● Work instruction:
Could you set down, word for word, the part of the passage on Dolt's mmap option starting at "It's not on" and ending at "systems, adding complexity."?

● Text segment:
Nick implemented the mmap
option in this Pull Request, which shipped in Dolt release 1.58.1. You can enable it in your Dolt config with the command dolt config --set "mmap_archive_indexes" true
if your database is also in archive format, which is not the default yet.
It's not on by default because it has some downsides, most notably:
mmap
doesn't play well with Go's process scheduler, potentially causing performance issues.- The code is different on *nix and Windows systems, adding complexity.
The change only really affects performance of the dolt
command line for large databases that also have a running dolt sql-server
and are in archive format. That's a lot of ifs. So, hiding the feature behind a configuration flag is the right choice for now given the risk/reward trade off.

● Source material:

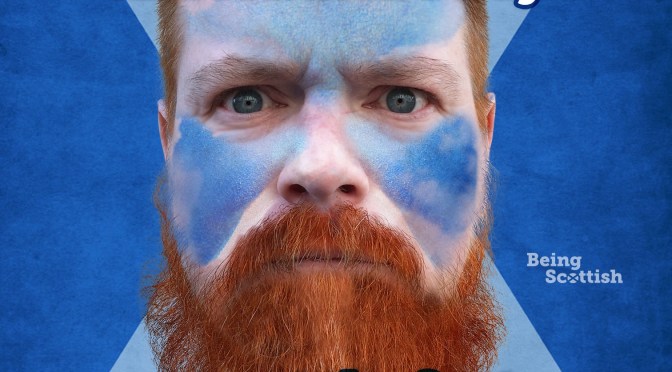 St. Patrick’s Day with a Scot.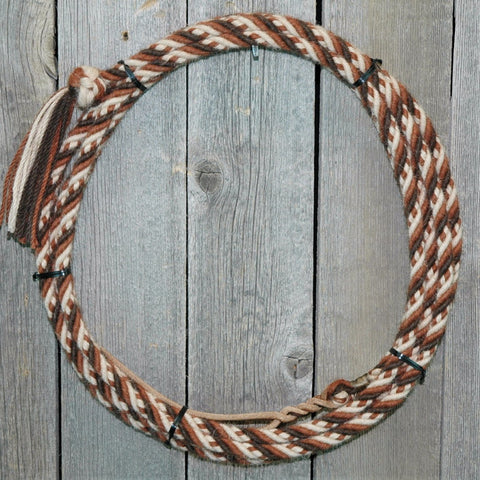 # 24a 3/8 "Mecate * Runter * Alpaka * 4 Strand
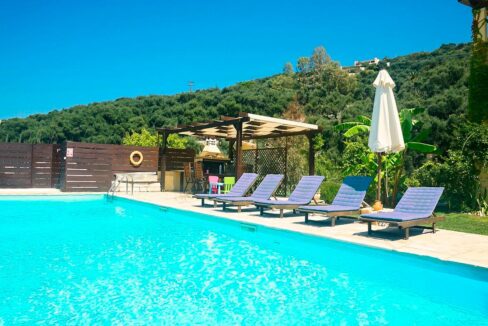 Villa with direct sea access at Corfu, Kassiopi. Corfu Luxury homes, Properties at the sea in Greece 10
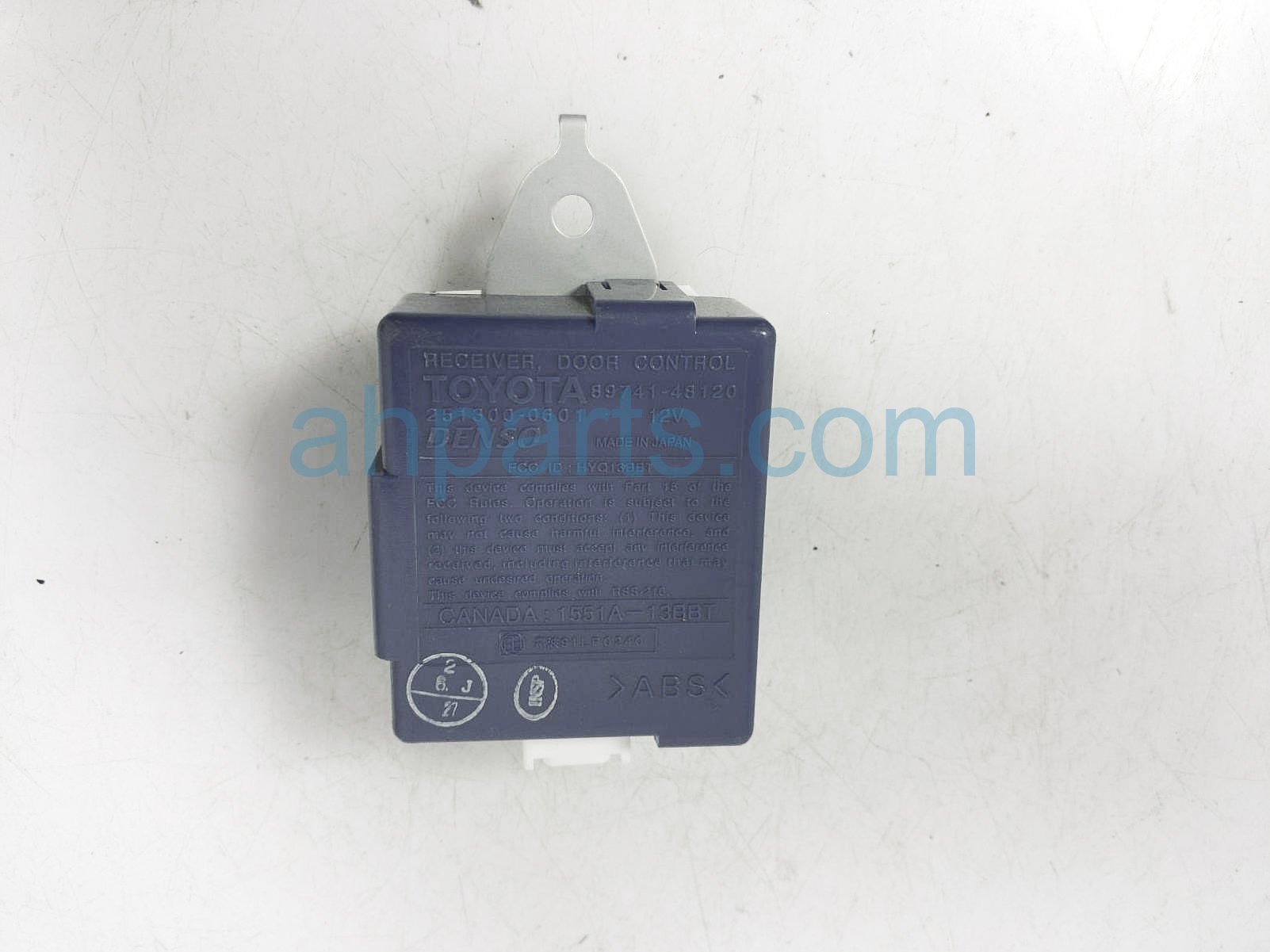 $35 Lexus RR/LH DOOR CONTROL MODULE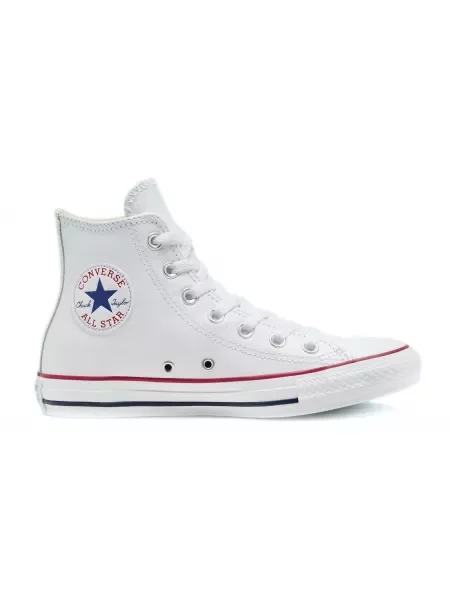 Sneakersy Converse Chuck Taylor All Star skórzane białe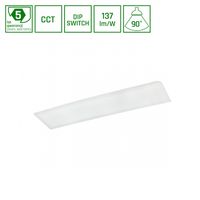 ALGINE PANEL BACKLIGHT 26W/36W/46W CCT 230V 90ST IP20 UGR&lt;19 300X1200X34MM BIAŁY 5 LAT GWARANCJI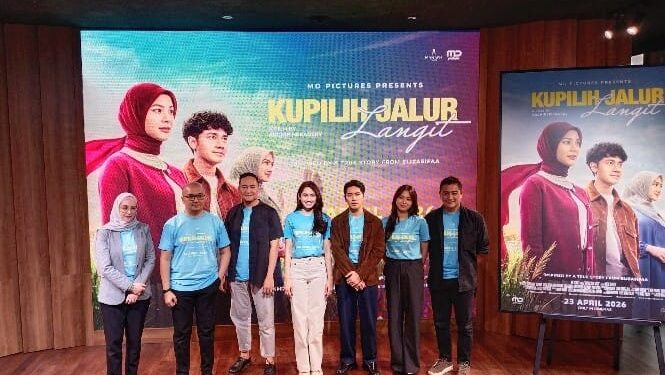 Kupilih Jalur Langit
--
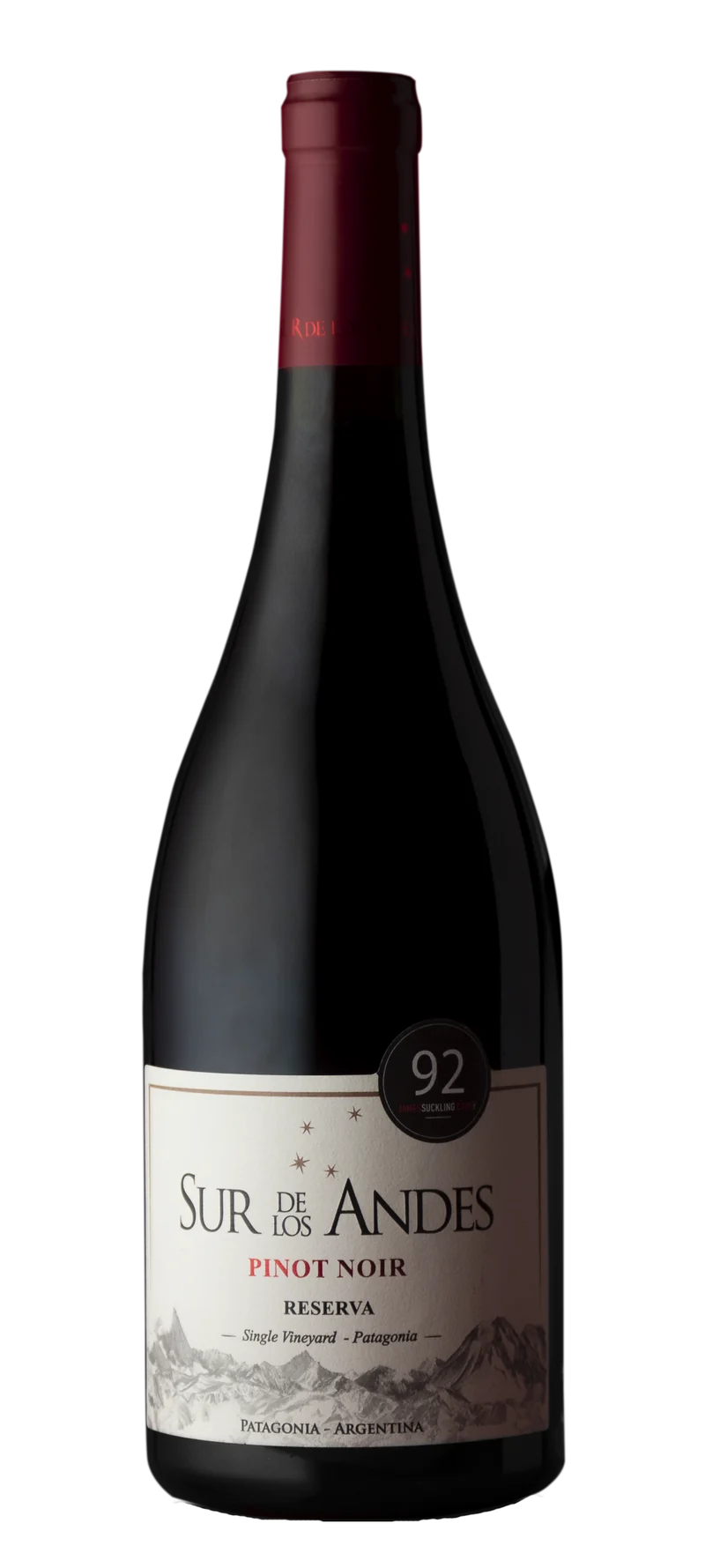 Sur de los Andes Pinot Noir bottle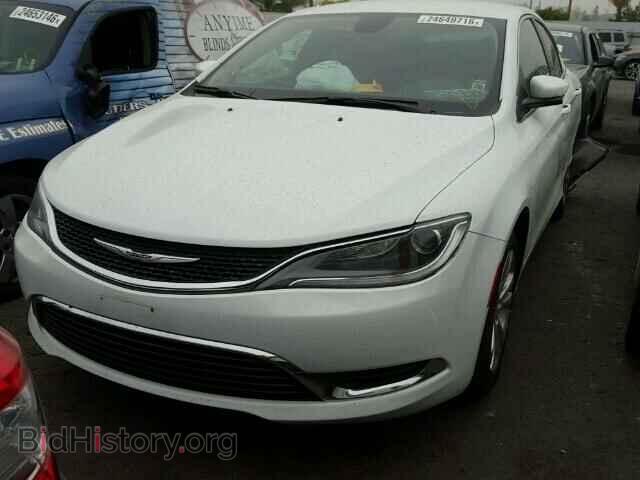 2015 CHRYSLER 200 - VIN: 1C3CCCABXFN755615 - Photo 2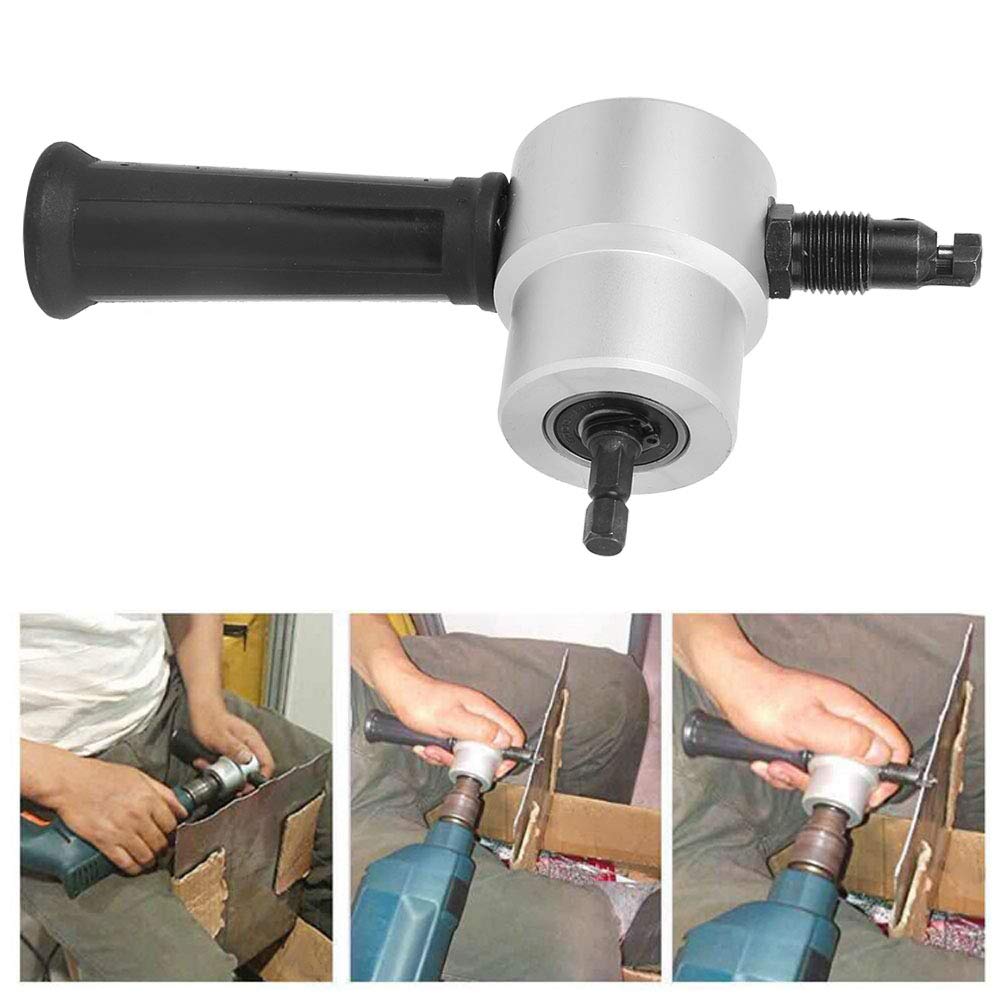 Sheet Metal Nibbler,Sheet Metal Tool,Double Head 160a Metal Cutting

● Solution to this task:
It's not on by default because it has some downsides, most notably:
mmap
doesn't play well with Go's process scheduler, potentially causing performance issues.- The code is different on *nix and Windows systems, adding complexity.